▸ SELECTED EXCERPT
Good question - and I would suggest that instead of 'how many impressions', the focus should be placed on how much money you would be willing to invest in order to acquire the new customer based upon the life-time value of the customer.

Then, you invest that budget to test frequency, timing, channel, message, offer and creative in order to identify ways to lower your cost to acquire without negatively impacting life-time value.

Pat

Hi Pat-
With your contention that it takes 5-7 impressions to cut through the clutter... what is your take on impression caps?
What do you think the proper cap should be or what factors should go in when considering?

Thanks,
Dan

Jamie,

Thanks for a great reply - and I like the idea of breaking #1 into 2 pieces - Accuracy and Identify.

As for Frequency, I was attempting to address the all too common problem of "One and Done Campaigns." Successful marketing and sales organizations are always generating leads, while less successful organizations have a tendency to have start and stop dates. The problem with the start/stop approach is that when you stop, you 'go dark' and that means you are likely to be forgotten by the buyers.

Now, to your question concerning the 'best way to get someone's attention' - that depends on a variety of elements. (I am thinking back to the box of live lobsters one company sent me several years ago - it got my attention on the first try! Too bad I wasn't buying what they were selling.)

I love your 'no brainer' comment to #4 - and your own blog post seems to touch upon a prime example of "Quantity is everything - I gotta keep my salespeople busy!" Of course, the salespeople are busy being rejected 98 times out of 100, and they are being assigned a couple hundred new 'leads' every day (which no single person can ever possibly work properly) so the burn-out and turnover is crazy. And that leads to higher recruitment and training costs plus lost productivity and opportunity with a dash of bad customer experience tossed on top.

Let's connect by phone next week regarding your post!

Best,
Pat

Interesting write. When I came out to work at my last company, the reason I came was for the 'mission'. We offer degrees that are not only accessible, but affordable. Graduate degrees from state universities that are less than $5K and undergrad programs that can be covered by grants if student has an EFC of 0.

▸ AVAILABLE DATA
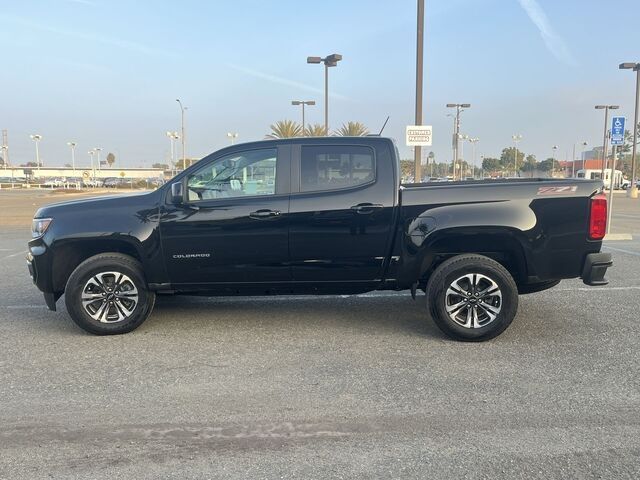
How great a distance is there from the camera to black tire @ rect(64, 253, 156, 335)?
5.07 m

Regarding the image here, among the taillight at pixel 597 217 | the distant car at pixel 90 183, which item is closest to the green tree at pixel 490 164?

▸ WRITTEN INSTRUCTION A
For each statement, answer yes or no about whether it agrees with the comment thread, and quote the exact words of the comment thread that decide it.
(i) Pat suggests focusing on how much to invest to acquire a new customer rather than on how many impressions.
(ii) The company that sent Pat a box of live lobsters made a sale.
(iii) The graduate degrees from state universities mentioned at the end cost more than $5K.
▸ WRITTEN INSTRUCTION B
Summarize the comment thread in two sentences.
The data come from a different source than the comment thread.

▸ CORRECT ANSWER A
(i) Yes: "instead of 'how many impressions', the focus should be placed on how much money you would be willing to invest in order to acquire the new customer based upon the life-time value of the customer."
(ii) No: "Too bad I wasn't buying what they were selling."
(iii) No: "Graduate degrees from state universities that are less than $5K"

▸ CORRECT ANSWER B
The comment thread recommends deciding how much to invest in acquiring a new customer based on that customer's life-time value, then testing frequency, timing, channel, message, offer and creative to lower acquisition cost without hurting life-time value. It also warns that start-and-stop campaigns leave an organization likely to be forgotten by buyers, and that overloading salespeople with leads drives burn-out and turnover.